View Full Version : Who do we let see us hurt?
I am finding that of late, most of my friends don't get me. They don't understand what it is like. I just graduated from the University have no job, lots of interested companies, not offers, and I have not place to live. I have no place to feel safe. I am constantly comforting my friends but, they don't really comfort me. has this happened to anyone else? It seems Like I am the only one who isn't allowed to have a nervous breakdown. Some of you may sugest going home, well I got kicked out. So, I am for the first time "ALONE", I am living on one of my friends couch until I can find a job. But, I don;t think he gets what it means to really have nothing to do. I have no responsbilities right now, and that scares me. HAs anyone else gone through the same issue. Please let me and others know, don't just view this post, reply!!
crazy-girl
12-25-2001, 12:10 PM
I understand how you feel. I just freaked out with a friend of mine the other week because it felt like I was only listening to her talk about her boyfriend troubles but as soon as I started to talk about my job troubles---she'd cut me off. I don't know what the answer is. The only thing that I can think of is that we're all being pretty selfish right now and probably not realizing it. My friend probably felt like I always talked about my job and never listened to her talk about her boyfriend. Maybe it's a two way road? It doesn't FEEL like it though.
Don't have any advice but I just wanted to say that I understand.
Anonymous
12-26-2001, 04:35 PM
Ya know, as much as this hurts now. It WILL make you stronger. It's a shame to not have your parents at least there for you, their loss. Not like I know the whole situation,but at least try to talk to them. If that fails, talk to a therapist or crisis center. It's anonymous and free. As far as a job, do temp work, it'll get you out of the house and with $$. From experience, I've always met nice people at my temp posts. After college, you meet people in the most bizarre ways anyway. Good luck!
wordsmith
12-26-2001, 06:09 PM
It's so true...I think that we are probably in one of the most self-absorbed phases in our lives, and I don't mean that in a bad way...I think a certain amount of self-absorption is necessary. How are we supposed to figure out what sorts of directions we'd like to try to point our lives in without intense introspection, right? Unfortunately, that makes us come off as selfish at times, even to one another, unfortunately.

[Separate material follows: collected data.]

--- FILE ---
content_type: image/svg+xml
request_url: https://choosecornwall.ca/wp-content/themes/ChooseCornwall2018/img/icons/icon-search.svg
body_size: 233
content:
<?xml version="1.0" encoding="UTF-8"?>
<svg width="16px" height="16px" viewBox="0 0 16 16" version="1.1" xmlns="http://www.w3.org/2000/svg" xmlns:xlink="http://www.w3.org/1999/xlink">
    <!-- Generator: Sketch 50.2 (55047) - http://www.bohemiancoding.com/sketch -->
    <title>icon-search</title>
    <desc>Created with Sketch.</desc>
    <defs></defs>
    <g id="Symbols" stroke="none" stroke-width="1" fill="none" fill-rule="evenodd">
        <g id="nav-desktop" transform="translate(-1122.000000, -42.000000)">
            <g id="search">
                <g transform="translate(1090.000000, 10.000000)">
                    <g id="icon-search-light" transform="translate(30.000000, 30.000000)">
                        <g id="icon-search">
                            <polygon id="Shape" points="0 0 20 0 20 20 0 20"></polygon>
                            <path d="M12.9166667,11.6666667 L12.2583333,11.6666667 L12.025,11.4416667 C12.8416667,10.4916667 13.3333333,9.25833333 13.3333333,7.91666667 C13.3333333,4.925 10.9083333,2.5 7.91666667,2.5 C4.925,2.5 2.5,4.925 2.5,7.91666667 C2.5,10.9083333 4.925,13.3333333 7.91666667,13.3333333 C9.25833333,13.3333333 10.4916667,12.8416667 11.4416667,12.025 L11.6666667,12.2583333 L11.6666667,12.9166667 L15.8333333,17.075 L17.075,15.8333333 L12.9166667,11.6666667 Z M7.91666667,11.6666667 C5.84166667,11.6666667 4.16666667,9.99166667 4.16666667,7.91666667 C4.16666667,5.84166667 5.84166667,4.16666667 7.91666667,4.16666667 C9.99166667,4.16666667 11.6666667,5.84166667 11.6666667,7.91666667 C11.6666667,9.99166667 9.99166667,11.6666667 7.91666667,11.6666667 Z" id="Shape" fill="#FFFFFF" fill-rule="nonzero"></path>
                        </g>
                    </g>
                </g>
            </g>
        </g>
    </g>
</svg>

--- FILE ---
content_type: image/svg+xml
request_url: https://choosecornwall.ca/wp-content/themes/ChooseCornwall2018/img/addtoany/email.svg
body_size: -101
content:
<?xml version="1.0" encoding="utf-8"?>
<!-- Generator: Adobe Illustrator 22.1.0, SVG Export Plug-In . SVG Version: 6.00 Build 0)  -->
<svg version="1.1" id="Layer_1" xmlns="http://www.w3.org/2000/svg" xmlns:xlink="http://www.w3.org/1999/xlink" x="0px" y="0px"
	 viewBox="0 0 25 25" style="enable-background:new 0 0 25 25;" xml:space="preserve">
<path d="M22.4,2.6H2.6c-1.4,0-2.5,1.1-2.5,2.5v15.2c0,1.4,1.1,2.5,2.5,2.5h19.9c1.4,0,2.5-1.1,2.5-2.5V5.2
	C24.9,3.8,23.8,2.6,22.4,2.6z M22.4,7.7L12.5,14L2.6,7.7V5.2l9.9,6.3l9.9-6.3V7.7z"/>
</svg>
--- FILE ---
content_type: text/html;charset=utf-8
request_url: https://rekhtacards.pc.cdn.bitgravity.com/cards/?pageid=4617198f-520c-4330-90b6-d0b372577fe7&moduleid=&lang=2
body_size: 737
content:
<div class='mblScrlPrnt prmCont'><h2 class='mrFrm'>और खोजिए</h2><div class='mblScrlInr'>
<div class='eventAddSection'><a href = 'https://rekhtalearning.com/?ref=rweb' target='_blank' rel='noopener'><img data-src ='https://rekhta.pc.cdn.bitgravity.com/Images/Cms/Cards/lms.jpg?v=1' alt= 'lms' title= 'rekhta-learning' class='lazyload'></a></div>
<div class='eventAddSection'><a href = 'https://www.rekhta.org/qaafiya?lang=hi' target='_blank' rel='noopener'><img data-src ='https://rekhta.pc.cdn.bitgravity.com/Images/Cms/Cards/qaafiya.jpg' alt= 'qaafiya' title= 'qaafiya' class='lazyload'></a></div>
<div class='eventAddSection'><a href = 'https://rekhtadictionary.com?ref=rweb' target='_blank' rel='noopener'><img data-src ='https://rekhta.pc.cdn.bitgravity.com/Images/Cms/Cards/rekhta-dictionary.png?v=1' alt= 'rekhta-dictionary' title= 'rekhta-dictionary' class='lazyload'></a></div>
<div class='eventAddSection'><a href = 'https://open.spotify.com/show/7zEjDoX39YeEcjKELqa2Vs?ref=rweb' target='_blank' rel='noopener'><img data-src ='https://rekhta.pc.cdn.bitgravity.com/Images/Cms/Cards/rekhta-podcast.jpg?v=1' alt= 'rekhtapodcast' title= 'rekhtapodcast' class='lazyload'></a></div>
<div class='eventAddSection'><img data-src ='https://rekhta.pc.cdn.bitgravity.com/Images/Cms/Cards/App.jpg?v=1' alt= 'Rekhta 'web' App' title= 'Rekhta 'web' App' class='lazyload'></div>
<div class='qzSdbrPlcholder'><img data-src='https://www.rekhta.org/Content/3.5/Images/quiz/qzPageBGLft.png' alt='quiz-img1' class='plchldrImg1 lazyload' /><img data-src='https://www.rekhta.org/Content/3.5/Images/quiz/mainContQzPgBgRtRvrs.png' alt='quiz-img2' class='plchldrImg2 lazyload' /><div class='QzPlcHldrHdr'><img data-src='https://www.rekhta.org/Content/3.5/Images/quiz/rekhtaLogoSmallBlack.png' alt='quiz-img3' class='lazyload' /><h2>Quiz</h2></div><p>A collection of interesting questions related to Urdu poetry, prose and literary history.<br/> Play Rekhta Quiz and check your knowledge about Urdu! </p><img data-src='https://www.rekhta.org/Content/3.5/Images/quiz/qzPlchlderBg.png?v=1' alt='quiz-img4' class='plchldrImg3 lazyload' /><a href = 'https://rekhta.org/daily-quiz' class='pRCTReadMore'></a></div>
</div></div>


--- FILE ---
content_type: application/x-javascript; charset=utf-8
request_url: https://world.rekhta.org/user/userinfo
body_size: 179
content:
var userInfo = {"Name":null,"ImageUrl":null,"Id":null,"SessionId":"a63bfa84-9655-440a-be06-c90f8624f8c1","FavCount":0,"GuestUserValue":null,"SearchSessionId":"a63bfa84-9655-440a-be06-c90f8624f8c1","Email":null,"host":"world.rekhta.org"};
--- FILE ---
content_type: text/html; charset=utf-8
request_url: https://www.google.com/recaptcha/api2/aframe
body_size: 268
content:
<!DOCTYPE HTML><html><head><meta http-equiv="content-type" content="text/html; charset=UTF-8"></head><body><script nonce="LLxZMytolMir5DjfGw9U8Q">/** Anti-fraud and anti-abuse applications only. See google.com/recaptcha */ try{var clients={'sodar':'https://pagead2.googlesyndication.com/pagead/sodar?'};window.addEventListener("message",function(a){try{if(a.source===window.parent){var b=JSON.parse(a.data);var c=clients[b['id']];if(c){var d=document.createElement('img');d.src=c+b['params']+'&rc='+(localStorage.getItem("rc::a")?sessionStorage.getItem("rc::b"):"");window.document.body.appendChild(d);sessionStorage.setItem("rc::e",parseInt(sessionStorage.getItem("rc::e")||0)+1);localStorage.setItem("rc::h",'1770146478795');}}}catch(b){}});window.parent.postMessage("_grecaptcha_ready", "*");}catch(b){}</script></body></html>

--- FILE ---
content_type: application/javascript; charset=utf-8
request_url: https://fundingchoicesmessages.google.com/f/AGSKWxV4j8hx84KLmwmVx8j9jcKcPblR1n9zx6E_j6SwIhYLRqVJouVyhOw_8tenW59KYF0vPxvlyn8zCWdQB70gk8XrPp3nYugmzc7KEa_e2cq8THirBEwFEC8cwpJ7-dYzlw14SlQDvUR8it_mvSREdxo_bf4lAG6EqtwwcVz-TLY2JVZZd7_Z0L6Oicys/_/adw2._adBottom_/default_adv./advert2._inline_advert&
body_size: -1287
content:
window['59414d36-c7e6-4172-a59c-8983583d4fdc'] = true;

A friend from childhood who married and started her family way early keeps it real for me every so often. It's very sobering to think that she's at a point in her life... with husband, daughter, house mortgage, being a working mom and full-time student at 24, etc...that I wouldn't see myself at for another ten years. It makes me realize that my particular struggles, which a few visits have shown me mirror those of a lot of the people who frequent these boards, while totally valid, are really just only one category of the variety of challenges life hands us.
It's good for me to remember all that when I'm railing/moping/venting about how at sea I feel starting out in the world on my own without a road map (or perhaps a far too-detailed one with no particular route mapped out?) to an acquaintance who's (rightfully) intent on doing the exact same thing and not much interested in listening him/herself. Sometimes it doesn't so much feel like commiserating as one-upping each other on who's more alienated.
Lipgloss Boost
05-30-2002, 12:00 PM
my friend is married with a kid. i always thought it was so great, she's so lucky (am i quoting Britney now?). but we've talked. she gave up her career to be with him. now she's given-up hjer career for her husband.
it may be lonely, but i find shows like Sex & The City help! i can't date to save my ass: i'm not good at it! 8chuckle* 9don't ask) so i relish (when i wasn't with my guy) going to the bar & flirting my butt off! as for age: i don't plan on getting married until i'm 34. my career is *much* more important. most of my friends are focussed on "tick-tick" (kids) but since i can't've them & don't want them - i'm *alot* freer!
take care.
Antonina
05-30-2002, 09:00 PM
why 34, can I ask? Is it because you have commitments that will be done with at that time or is it just an instinctive/enigmatic number for you?
just curious
Unregistered
06-02-2002, 05:32 PM
I totally understand what you are saying Sam. Life is scary..and things don't turn out the way we planned. That may be the hardest lesson to learn. As much as we like to think that we are in control...in many ways we are not.
When we graduate from hs and college people say things like "oh the places you will go" and "how exciting...you have the world at your feet" and the shitty part is that we believe them. Its not like that and often doors close that we would have never guessed and others may open. BUT it doesn't make it easier.
The one thing that brings me peace is knowing that I'm not the first person to go through this and realistically I won't be the last. If others got through it...so can I.
I know its not comforting when you are plagued with sef-doubt and identity confusion..but maybe just maybe that's the process of growing up..really growin up. We always hear about rite of passages...maybe the quarterlifecrisis...is just that...another rite of passage that we all go through. The only difference now is that we know we are not alone.
You're not alone. That I can promise you!